Tens of millions of chickens, pigs, cows, and fish are suffering in South Africa right now because of intermittent power outages or load-shedding. Humane Society International/Africa is warning that the load-shedding is being increased to level six, with rollouts of up to four and a half hours continuously occurring. The organization says that this increases the risk of huge numbers of animals enduring overheating, stress, illness, and painful deaths due to the lack of electricity-dependent ventilation, lighting, and temperature control.
Source: SABC News/Youtube
Just in the last six weeks, 10 million one-day-old chicks were culled and at least 40,000 birds have died due to disruptions caused by persistent load-shedding.
“While concern for the impact on producers and farmworkers is rightly vocalised, the lethal impact on animals is being overlooked,” says the Humane Society. “The animal welfare impacts are most acutely felt in intensive production systems where the animals’ unnatural and automated environment is dependent on a constant supply of electricity.”
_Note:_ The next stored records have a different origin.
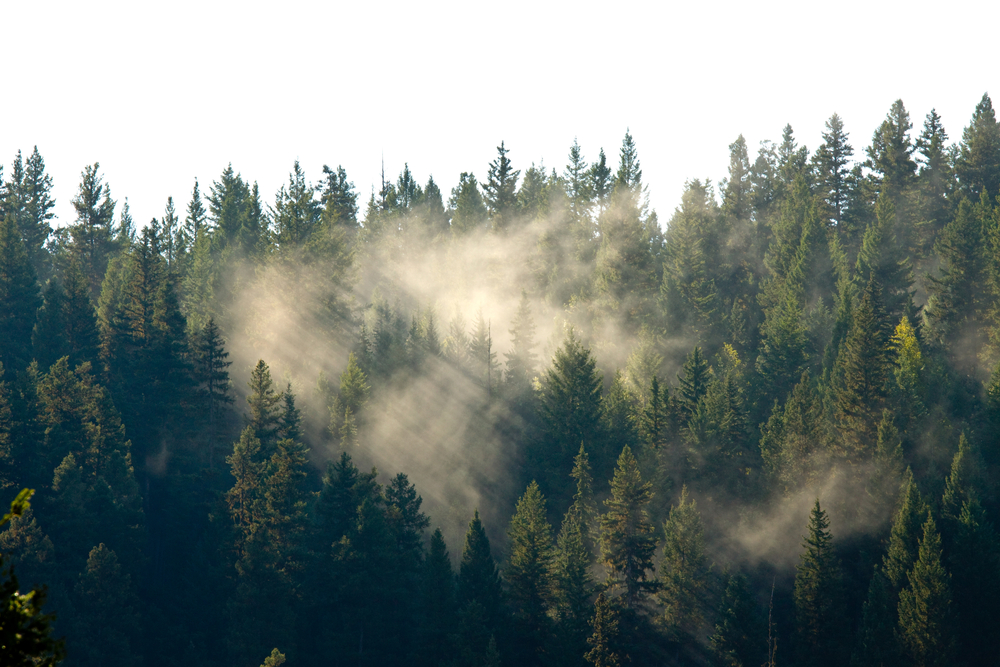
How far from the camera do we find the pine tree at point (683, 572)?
2124 inches

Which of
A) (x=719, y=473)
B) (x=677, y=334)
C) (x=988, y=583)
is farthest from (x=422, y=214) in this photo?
(x=988, y=583)

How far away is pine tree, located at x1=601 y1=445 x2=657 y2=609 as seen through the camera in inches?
2142

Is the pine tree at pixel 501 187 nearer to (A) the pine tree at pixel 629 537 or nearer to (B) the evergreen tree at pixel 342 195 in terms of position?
(B) the evergreen tree at pixel 342 195

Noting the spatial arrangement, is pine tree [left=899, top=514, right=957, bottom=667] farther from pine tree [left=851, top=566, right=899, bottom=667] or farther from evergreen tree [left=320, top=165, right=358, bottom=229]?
evergreen tree [left=320, top=165, right=358, bottom=229]

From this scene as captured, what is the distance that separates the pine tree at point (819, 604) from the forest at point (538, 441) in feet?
0.53

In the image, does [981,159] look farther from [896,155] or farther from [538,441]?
[538,441]

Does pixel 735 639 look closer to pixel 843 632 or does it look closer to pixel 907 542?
pixel 843 632

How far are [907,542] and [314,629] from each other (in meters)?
36.8

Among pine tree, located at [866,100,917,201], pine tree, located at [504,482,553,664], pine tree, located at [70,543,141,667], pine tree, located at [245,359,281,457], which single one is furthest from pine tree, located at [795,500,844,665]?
pine tree, located at [866,100,917,201]

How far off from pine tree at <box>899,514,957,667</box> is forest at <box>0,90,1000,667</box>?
0.56 ft

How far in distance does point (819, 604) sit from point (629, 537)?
38.4 feet

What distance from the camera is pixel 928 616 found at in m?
49.8

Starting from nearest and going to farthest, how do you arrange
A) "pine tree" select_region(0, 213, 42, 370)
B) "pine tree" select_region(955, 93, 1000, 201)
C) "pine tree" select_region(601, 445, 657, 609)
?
1. "pine tree" select_region(601, 445, 657, 609)
2. "pine tree" select_region(0, 213, 42, 370)
3. "pine tree" select_region(955, 93, 1000, 201)

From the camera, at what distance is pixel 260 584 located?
2090 inches
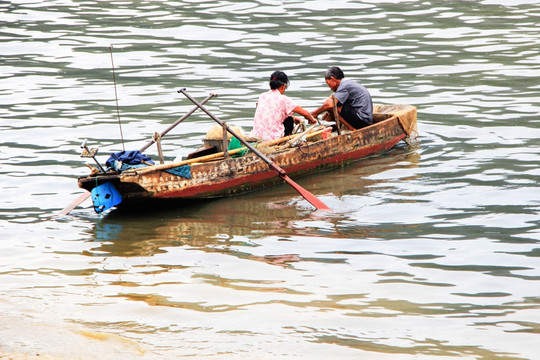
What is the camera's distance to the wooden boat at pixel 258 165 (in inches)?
390

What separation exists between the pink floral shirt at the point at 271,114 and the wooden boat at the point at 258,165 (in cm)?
19

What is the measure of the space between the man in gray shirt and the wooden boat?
24 centimetres

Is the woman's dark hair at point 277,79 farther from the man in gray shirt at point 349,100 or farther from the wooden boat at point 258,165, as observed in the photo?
the man in gray shirt at point 349,100

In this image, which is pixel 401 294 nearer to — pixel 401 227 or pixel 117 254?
pixel 401 227

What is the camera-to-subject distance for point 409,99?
54.2ft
Unfortunately, load-shedding is nothing new to South Africa, which has been experiencing rolling blackouts since January 2008. While there are some farmers that have disaster management plans in place to avoid suffering, policymakers need to require farmers to create and implement those plans.
The Humane Society is also urging the South African government to rethink and Support changes within the food systems, including moving farmers away from intensive animal production. By helping the public make human food choices, it will not only improve the welfare of farmed animals but also decrease food insecurity in South Africa as well.
Candice Blom, farmed animal specialist for HSI/Africa, says,
“Animals are individual, sentient beings whose welfare matters. The well-being of millions of animals is a serious concern, along with the economic loss, food insecurity and food price increases relating to load-shedding. Extreme confinement is a defining feature of factory farms that millions of creatures across South Africa are already enduring.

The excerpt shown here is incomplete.